Logic
Translating Clinical Knowledge into Logic
Your clinical expertise and established best practices form the basis of your evaluation's logic. In this stage, you translate that knowledge into concrete business rules that the platform can execute. The goal is to encode clinical decision-making into visibility rules and formula expressions that produce accurate, repeatable results.
Map Your Logic Before Building
Before you write your first formula, map out the complete logic model. Diagramming your decision paths and scoring algorithms on paper or in a flowchart helps you:
- Identify gaps where inputs do not connect to outputs
- Spot contradictions between rules
- Discover edge cases that need special handling
- Communicate your approach to colleagues during peer review
Thorough logic mapping before building saves you from chasing bugs in a complex web of formulas after the fact.
Two Types of Logic
The platform supports two distinct types of logic that work together to power your evaluation:
Visibility Rules
Visibility rules control which elements appear on screen based on conditions you define. Use them to create adaptive experiences where users see only the questions relevant to their situation.
You configure visibility rules using two approaches:
- AND/OR conditions -- Combine multiple criteria to determine whether an element displays. For example, show a follow-up question only when the patient's age is over 65 AND they reported a specific symptom.
- Formula-based expressions -- Write expressions that evaluate to true or false. When the expression returns true, the element appears. This approach gives you full flexibility for complex conditional logic.
Visibility rules keep your evaluation streamlined by hiding irrelevant content, reducing the number of questions a user must answer for any given path.
Formula Expressions
Formula expressions perform calculations and produce results. You write them using spreadsheet-style syntax that supports standard functions:
- Conditional functions --
IF,IFS,SWITCHfor branching logic - Logical functions --
AND,OR,NOTfor combining conditions - Mathematical functions --
SUM,AVERAGE,MIN,MAX,ROUNDfor numerical calculations - Text functions --
CONCATENATE,LEFT,RIGHTfor string manipulation
Combine these functions to build scoring algorithms, risk classifications, and clinical recommendations.

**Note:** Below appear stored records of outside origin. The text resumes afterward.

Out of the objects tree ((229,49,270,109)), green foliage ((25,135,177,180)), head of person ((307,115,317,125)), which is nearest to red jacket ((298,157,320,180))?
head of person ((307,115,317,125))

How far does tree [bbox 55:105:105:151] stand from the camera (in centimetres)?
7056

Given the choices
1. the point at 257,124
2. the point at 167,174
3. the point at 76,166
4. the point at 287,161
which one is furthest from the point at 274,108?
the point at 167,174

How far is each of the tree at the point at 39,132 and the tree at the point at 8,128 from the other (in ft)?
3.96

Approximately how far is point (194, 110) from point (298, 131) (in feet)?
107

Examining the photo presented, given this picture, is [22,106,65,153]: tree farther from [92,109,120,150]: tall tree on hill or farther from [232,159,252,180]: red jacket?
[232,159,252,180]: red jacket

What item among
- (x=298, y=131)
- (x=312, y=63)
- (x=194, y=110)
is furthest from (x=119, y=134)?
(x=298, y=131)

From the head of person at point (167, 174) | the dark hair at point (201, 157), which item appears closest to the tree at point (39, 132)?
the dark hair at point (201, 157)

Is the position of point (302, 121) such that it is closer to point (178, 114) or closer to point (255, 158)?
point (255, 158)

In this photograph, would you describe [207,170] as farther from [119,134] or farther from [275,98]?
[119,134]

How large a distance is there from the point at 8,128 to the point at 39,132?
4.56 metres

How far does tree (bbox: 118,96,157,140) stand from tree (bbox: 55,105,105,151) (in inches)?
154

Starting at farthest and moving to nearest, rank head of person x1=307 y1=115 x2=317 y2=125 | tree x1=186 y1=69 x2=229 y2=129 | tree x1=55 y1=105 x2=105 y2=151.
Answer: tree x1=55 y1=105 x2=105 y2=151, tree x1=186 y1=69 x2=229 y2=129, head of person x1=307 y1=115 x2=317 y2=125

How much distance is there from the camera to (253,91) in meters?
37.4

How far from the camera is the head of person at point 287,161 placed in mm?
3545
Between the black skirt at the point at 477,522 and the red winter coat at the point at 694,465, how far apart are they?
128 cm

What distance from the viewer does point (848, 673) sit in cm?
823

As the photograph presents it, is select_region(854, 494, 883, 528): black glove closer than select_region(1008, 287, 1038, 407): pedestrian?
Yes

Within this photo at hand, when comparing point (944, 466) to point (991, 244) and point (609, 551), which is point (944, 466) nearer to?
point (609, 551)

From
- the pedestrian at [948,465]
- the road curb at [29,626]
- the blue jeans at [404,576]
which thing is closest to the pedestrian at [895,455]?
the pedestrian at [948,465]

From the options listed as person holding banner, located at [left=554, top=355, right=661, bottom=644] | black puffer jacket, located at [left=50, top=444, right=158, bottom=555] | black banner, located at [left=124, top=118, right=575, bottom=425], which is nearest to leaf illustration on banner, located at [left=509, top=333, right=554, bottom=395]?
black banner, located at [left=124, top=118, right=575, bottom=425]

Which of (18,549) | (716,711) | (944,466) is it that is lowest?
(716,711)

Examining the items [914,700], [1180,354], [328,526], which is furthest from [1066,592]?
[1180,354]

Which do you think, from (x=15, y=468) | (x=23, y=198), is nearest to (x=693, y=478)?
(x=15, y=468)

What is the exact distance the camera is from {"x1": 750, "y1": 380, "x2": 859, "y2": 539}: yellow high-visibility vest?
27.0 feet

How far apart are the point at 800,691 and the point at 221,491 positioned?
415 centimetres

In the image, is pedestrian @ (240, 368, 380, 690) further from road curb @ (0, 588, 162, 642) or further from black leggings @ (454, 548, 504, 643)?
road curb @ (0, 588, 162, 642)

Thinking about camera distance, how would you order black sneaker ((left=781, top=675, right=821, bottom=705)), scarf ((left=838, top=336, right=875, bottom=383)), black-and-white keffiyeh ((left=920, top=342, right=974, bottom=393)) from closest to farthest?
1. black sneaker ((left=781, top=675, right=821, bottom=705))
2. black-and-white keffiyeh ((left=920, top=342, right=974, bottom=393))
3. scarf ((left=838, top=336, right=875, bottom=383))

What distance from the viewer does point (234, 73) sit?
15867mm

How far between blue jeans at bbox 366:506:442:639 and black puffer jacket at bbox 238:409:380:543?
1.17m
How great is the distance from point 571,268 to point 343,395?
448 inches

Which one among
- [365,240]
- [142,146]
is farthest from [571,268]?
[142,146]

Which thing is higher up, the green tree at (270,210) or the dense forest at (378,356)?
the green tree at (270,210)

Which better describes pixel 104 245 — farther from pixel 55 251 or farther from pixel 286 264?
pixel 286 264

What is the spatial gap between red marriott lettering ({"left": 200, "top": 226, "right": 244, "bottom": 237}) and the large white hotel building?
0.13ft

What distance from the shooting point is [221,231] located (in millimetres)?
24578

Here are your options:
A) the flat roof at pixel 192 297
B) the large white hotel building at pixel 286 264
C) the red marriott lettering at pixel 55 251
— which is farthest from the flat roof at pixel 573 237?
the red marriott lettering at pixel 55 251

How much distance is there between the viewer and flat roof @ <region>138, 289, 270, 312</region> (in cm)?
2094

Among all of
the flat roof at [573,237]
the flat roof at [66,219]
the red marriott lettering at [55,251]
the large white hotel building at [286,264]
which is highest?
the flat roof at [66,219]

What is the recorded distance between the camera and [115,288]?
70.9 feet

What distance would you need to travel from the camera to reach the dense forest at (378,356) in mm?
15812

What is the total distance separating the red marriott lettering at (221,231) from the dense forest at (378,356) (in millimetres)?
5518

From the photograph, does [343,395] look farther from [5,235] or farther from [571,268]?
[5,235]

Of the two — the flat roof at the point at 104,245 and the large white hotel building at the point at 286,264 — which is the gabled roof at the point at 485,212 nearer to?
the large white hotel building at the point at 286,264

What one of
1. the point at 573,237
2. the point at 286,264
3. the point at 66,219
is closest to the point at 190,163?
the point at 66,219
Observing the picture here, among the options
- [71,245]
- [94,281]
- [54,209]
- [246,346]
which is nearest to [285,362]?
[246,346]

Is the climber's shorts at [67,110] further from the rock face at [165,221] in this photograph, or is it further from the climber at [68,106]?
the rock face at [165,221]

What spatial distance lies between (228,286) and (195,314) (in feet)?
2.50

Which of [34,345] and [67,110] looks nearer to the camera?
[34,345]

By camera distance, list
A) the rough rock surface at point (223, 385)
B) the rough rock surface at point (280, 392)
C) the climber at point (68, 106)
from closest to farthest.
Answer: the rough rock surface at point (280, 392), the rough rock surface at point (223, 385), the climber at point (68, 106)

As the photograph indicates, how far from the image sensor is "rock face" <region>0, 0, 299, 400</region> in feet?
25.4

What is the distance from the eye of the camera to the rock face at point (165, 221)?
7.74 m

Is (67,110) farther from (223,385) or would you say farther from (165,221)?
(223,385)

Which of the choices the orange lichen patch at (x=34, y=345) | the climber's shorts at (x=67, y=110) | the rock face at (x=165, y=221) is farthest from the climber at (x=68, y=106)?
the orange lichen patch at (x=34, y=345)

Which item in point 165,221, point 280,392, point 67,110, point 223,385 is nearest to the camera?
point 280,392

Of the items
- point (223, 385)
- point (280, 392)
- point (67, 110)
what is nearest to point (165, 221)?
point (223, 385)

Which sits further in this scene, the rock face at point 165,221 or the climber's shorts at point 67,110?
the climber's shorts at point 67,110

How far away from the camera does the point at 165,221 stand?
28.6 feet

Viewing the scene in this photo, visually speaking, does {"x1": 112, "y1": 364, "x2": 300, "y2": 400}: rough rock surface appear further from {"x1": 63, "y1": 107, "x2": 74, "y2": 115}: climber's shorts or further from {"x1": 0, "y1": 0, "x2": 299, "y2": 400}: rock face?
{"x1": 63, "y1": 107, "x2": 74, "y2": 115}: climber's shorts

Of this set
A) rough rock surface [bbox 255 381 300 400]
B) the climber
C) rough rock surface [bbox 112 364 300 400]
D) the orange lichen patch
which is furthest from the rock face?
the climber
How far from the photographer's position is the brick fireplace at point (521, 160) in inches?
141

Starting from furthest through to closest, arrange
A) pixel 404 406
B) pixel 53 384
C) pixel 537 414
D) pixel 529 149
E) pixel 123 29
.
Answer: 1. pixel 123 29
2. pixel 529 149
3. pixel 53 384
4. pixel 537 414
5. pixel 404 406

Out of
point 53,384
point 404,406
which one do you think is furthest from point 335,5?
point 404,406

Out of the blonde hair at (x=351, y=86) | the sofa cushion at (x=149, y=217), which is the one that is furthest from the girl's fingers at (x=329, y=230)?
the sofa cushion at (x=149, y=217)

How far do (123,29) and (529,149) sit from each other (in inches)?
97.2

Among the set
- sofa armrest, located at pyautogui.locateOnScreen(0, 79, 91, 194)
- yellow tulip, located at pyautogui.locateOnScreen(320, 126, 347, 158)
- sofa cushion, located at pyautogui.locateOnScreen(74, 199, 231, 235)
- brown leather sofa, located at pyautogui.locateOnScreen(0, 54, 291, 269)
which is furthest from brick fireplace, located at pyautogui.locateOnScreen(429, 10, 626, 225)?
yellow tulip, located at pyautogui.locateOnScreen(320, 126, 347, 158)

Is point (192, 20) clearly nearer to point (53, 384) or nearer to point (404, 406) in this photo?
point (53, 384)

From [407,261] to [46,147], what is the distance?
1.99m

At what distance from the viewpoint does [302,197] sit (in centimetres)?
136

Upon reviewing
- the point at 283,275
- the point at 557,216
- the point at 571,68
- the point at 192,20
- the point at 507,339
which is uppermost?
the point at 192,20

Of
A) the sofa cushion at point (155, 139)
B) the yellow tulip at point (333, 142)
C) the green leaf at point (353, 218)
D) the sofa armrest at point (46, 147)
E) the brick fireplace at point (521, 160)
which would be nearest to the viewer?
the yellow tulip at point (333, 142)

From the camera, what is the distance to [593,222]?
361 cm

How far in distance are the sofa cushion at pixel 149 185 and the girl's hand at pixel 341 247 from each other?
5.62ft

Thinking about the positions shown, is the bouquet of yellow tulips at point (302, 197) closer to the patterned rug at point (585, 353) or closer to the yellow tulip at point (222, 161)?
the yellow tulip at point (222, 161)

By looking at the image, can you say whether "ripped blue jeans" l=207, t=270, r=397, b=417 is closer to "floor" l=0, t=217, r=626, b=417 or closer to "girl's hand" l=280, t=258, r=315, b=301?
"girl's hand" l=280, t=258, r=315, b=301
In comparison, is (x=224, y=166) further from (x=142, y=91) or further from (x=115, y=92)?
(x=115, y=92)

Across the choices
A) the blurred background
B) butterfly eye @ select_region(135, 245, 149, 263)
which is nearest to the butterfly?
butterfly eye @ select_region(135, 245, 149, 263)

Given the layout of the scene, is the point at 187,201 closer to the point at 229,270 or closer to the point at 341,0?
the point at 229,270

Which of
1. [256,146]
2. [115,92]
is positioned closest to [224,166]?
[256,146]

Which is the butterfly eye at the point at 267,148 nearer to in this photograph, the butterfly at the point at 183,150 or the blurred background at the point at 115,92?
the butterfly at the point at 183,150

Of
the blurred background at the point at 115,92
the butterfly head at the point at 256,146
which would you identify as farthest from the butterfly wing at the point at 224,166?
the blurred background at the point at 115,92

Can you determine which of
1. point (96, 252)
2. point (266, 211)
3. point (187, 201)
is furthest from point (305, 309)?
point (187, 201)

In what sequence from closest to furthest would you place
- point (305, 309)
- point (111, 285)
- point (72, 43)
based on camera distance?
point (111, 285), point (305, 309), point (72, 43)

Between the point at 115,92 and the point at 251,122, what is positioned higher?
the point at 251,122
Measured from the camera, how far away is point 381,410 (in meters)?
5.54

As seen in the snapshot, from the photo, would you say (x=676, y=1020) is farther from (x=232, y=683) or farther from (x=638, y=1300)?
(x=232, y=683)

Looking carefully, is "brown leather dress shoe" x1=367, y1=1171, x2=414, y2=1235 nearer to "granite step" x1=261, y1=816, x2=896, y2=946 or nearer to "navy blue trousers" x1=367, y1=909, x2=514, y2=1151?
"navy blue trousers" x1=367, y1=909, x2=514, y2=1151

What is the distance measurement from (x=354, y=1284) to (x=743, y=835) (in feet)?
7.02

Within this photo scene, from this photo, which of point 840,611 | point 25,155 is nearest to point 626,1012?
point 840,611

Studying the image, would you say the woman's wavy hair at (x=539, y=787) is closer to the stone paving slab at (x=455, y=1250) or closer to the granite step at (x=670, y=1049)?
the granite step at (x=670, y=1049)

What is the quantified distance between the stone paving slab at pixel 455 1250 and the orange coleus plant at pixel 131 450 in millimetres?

Reference Data with Keywords
Use the labels you assigned to your data elements as keywords within your formulas. When you write a formula like IF(systolic_bp > 140, 1, 0), the keyword systolic_bp pulls the user's input directly into the calculation. This approach keeps your formulas readable and tied directly to the data model you planned in the previous stage.
Break Up Complex Formulas with Named Expressions
When a formula grows long or involves multiple nested functions, break it into smaller pieces using named expressions. Create an intermediate expression with a descriptive name, then reference that name in your final formula.
For example, instead of writing one massive formula that calculates a composite risk score, create named expressions for each risk component -- cardiac_risk, metabolic_risk, lifestyle_risk -- and then combine them in a final expression. This approach makes your logic modular, testable, and easier for reviewers to follow.
Create Test Scenarios
Test scenarios validate that your logic produces correct results for every possible path through the evaluation. For each scenario, define:
- A specific set of input values
- The expected output or result
- A descriptive name that captures what the scenario tests
Work through your logic map systematically and create scenarios that cover:
- Typical cases -- The most common input combinations your users will encounter.
- Boundary cases -- Inputs at the threshold between two results (e.g., a score of exactly 10 when the cutoff is 10).
- Edge cases -- Unusual but valid combinations, such as all minimum values, all maximum values, or unexpected input patterns.
Consider Edge Cases
Ask yourself what happens in extreme or unexpected situations:
- What result does the evaluation produce when all inputs are at their minimum values?
- What happens when all inputs are at their maximum values?
- How does the evaluation behave when a user leaves optional fields empty?
- Do boundary values trigger the correct classification or score?
Testing these edge cases before you publish prevents surprises when real users interact with your evaluation in ways you did not anticipate.
Document Your Logic Model
Write down your logic model in a format that others can review. Include:
- The mapping between inputs, calculations, and outputs
- The rationale behind scoring thresholds and decision rules
- Any clinical references or guidelines that informed your logic
Documentation supports peer review by giving reviewers the context they need to evaluate whether your logic accurately reflects clinical best practices. It also serves as a reference when you need to update the evaluation in the future.